=== MATERIAL ===

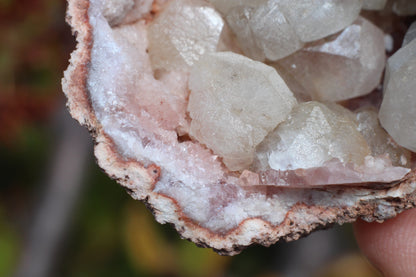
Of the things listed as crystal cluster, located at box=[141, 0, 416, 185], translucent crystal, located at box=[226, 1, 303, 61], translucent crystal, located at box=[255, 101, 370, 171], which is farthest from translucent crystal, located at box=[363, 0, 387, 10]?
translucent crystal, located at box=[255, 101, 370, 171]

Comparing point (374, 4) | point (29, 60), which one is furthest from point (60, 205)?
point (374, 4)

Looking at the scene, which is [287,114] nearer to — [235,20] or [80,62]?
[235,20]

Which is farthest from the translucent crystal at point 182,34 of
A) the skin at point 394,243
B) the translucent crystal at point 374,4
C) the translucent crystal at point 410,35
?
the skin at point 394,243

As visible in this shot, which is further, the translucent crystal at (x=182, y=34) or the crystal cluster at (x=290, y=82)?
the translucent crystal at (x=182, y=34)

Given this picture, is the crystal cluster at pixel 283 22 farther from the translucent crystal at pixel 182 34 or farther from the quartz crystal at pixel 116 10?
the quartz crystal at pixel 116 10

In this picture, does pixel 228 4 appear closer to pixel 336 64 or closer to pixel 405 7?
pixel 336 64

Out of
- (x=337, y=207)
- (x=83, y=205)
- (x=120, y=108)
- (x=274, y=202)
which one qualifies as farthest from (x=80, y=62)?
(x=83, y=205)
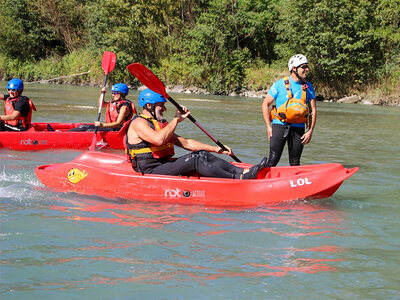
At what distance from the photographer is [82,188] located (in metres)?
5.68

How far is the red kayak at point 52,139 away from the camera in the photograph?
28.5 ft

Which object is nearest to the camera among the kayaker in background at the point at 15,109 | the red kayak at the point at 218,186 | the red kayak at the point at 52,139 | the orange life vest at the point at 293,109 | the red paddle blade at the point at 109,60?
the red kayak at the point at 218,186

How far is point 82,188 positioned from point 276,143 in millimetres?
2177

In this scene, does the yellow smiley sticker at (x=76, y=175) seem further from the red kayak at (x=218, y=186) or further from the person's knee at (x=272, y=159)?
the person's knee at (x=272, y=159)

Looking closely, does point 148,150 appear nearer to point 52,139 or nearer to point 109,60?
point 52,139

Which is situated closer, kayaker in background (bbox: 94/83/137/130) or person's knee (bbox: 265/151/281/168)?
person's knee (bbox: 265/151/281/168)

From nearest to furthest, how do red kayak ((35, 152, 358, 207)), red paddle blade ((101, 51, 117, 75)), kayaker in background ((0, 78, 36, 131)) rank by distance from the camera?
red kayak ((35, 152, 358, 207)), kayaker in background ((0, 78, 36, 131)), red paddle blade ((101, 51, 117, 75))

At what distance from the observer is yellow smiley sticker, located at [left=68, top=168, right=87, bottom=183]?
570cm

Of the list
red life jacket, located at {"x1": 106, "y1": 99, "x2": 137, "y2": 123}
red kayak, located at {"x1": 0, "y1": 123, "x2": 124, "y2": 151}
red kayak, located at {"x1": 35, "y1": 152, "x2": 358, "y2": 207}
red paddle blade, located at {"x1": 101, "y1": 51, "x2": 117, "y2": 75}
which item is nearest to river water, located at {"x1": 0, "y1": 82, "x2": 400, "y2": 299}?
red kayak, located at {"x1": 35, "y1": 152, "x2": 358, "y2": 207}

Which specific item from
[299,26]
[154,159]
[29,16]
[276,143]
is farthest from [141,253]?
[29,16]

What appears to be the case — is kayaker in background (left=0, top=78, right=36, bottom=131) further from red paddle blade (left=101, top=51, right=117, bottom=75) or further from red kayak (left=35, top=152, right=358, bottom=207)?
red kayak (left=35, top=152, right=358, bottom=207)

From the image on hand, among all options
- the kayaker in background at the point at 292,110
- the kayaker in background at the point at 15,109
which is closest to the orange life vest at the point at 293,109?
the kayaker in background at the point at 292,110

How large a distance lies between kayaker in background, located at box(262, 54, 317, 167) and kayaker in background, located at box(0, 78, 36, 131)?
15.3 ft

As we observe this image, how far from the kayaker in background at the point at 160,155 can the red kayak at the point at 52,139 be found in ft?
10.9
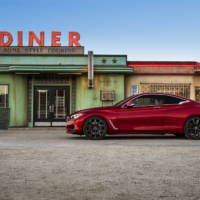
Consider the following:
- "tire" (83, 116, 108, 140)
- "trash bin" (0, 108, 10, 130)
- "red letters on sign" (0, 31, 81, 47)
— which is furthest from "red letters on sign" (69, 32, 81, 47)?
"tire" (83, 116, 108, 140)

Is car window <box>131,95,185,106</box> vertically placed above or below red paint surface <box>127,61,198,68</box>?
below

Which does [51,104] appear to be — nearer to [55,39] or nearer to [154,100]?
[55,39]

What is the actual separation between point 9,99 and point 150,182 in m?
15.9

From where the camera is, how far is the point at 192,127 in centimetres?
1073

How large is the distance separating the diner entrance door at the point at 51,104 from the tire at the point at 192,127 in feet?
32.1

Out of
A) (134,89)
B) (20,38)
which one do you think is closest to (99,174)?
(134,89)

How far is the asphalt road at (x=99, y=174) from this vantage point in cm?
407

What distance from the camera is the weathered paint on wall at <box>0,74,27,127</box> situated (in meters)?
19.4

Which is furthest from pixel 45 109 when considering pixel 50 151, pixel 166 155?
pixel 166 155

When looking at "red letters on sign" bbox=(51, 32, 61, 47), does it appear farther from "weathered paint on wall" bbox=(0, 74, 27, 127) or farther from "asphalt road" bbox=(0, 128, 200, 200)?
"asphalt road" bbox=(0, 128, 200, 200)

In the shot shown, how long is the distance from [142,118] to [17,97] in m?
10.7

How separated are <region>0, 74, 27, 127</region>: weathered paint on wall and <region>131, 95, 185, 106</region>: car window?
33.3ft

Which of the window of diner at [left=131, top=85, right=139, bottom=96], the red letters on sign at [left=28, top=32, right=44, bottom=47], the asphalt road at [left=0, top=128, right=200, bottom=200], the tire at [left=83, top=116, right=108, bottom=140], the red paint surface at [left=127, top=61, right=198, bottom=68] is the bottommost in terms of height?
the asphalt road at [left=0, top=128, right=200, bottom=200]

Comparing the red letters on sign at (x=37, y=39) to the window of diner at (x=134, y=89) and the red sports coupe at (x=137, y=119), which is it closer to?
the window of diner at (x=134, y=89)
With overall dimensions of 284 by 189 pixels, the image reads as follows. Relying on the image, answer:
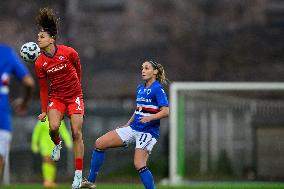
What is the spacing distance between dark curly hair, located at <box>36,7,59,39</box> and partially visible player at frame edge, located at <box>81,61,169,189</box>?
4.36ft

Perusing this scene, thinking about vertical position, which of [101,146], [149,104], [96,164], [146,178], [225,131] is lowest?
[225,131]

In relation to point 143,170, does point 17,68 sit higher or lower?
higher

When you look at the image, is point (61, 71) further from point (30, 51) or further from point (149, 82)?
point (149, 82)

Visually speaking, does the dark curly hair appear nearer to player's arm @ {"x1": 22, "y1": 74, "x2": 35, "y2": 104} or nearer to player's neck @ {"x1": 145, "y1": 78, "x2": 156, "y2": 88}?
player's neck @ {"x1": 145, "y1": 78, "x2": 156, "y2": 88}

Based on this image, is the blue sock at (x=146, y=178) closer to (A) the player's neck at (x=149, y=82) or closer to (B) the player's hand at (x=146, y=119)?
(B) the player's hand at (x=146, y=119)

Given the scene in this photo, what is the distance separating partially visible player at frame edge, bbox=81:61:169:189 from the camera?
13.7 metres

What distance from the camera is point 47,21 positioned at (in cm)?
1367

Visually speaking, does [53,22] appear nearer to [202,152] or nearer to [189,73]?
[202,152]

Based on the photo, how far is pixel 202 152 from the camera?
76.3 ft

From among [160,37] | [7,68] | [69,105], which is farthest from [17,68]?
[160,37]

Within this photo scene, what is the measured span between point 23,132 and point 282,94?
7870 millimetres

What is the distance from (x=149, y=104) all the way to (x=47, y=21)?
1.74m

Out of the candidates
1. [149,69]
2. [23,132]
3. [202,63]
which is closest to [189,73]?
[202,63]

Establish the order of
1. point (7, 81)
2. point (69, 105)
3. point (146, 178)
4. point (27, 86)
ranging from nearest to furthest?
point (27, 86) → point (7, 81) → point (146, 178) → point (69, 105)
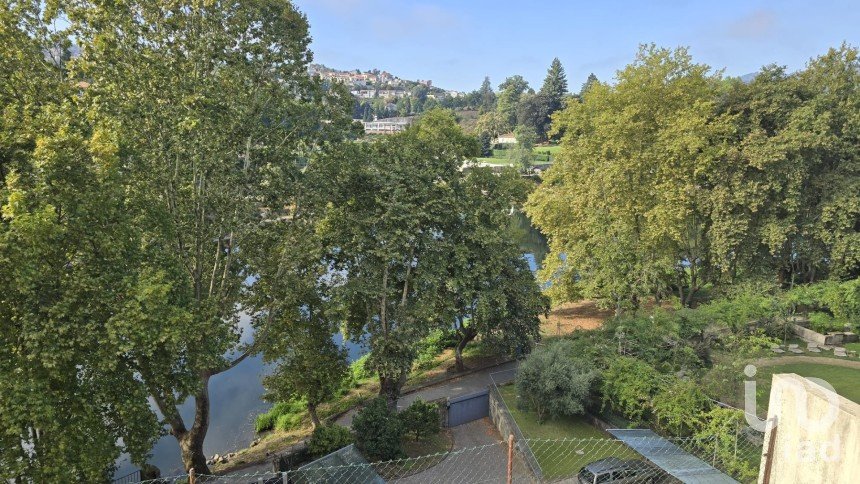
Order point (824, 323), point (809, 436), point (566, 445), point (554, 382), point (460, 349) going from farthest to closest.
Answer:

===

[TO BE DONE]: Copy out exactly the lines between the line that contains "Based on this" and the last line of the records, both ends included; leave out every picture.

[RESPONSE FOR THIS EXERCISE]:
Based on this image, is the blue sock at (x=146, y=178) closer to (A) the player's neck at (x=149, y=82) or closer to (B) the player's hand at (x=146, y=119)?
(B) the player's hand at (x=146, y=119)

Given the scene in this photo, what is the distance separating partially visible player at frame edge, bbox=81:61:169:189 from the camera?
13.7 metres

What distance from the camera is point 47,21 positioned at (in cm)?
1367

Visually speaking, does [53,22] appear nearer to [202,152] or nearer to [189,73]?
[202,152]

Based on the photo, how far is pixel 202 152 from the camera?
76.3 ft

From among [160,37] | [7,68] | [69,105], which is farthest from [17,68]?
[160,37]

Within this photo scene, what is the measured span between point 23,132 and point 282,94?
7870 millimetres

What is the distance from (x=149, y=104) all the way to (x=47, y=21)?
1.74m

Out of the candidates
1. [149,69]
2. [23,132]
3. [202,63]
which is closest to [189,73]?
[202,63]

Establish the order of
1. point (7, 81)
2. point (69, 105)
3. point (146, 178)
4. point (27, 86)
ranging from nearest to furthest?
point (27, 86) → point (7, 81) → point (146, 178) → point (69, 105)
Order point (824, 323), point (809, 436), point (566, 445), point (554, 382), point (460, 349) going from farthest to closest.
Answer:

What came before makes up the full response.